§ What is required:
Each line from the one containing "Circular mean directions show" through the end of the data below is to be output verbatim, with no lines added or left out.

§ Data provided:
_ _ _ _ _
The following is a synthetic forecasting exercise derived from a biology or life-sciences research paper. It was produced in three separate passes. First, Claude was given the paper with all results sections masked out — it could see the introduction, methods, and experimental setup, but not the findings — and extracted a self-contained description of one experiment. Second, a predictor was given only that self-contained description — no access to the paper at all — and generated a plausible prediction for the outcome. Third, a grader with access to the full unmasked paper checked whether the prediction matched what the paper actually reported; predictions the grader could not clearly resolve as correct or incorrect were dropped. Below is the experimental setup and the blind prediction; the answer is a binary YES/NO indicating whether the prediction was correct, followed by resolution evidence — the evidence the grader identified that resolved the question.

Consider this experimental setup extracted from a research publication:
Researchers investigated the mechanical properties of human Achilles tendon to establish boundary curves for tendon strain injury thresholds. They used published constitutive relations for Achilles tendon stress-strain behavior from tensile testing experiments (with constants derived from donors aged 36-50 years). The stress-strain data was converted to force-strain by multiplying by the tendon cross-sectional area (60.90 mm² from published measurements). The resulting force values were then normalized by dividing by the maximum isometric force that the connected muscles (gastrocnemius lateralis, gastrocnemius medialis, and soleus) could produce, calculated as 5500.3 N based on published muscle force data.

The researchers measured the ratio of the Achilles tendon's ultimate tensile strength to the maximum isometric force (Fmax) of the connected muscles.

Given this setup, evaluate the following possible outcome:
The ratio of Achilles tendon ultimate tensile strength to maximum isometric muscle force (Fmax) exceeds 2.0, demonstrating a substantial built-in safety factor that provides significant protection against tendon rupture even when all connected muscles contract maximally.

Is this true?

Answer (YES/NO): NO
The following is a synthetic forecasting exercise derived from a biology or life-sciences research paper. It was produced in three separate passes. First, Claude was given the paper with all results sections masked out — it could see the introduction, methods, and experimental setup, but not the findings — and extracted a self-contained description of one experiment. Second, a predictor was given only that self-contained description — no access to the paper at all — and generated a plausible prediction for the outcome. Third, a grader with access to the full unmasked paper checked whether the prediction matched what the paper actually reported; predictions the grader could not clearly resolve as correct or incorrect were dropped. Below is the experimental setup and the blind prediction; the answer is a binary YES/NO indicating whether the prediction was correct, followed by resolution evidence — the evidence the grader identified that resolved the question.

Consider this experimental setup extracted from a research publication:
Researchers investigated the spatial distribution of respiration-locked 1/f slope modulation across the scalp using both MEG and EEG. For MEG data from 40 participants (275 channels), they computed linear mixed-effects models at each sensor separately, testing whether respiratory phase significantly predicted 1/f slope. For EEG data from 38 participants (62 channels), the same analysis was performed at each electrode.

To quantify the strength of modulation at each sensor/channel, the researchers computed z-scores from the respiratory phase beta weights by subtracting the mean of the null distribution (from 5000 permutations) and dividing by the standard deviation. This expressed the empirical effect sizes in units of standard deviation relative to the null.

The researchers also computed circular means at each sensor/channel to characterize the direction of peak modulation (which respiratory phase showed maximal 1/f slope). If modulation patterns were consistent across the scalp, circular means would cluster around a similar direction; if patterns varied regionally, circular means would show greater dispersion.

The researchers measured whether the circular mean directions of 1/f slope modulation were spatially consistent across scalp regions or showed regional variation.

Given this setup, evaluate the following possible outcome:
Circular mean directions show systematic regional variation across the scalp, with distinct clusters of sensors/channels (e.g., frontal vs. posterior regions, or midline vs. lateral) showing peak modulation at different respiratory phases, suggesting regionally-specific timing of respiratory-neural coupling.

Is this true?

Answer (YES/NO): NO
_ _ _ _ _
§ Result for this exercise:
Circular mean directions show systematic regional variation across the scalp, with distinct clusters of sensors/channels (e.g., frontal vs. posterior regions, or midline vs. lateral) showing peak modulation at different respiratory phases, suggesting regionally-specific timing of respiratory-neural coupling.

Is this true?

Answer (YES/NO): NO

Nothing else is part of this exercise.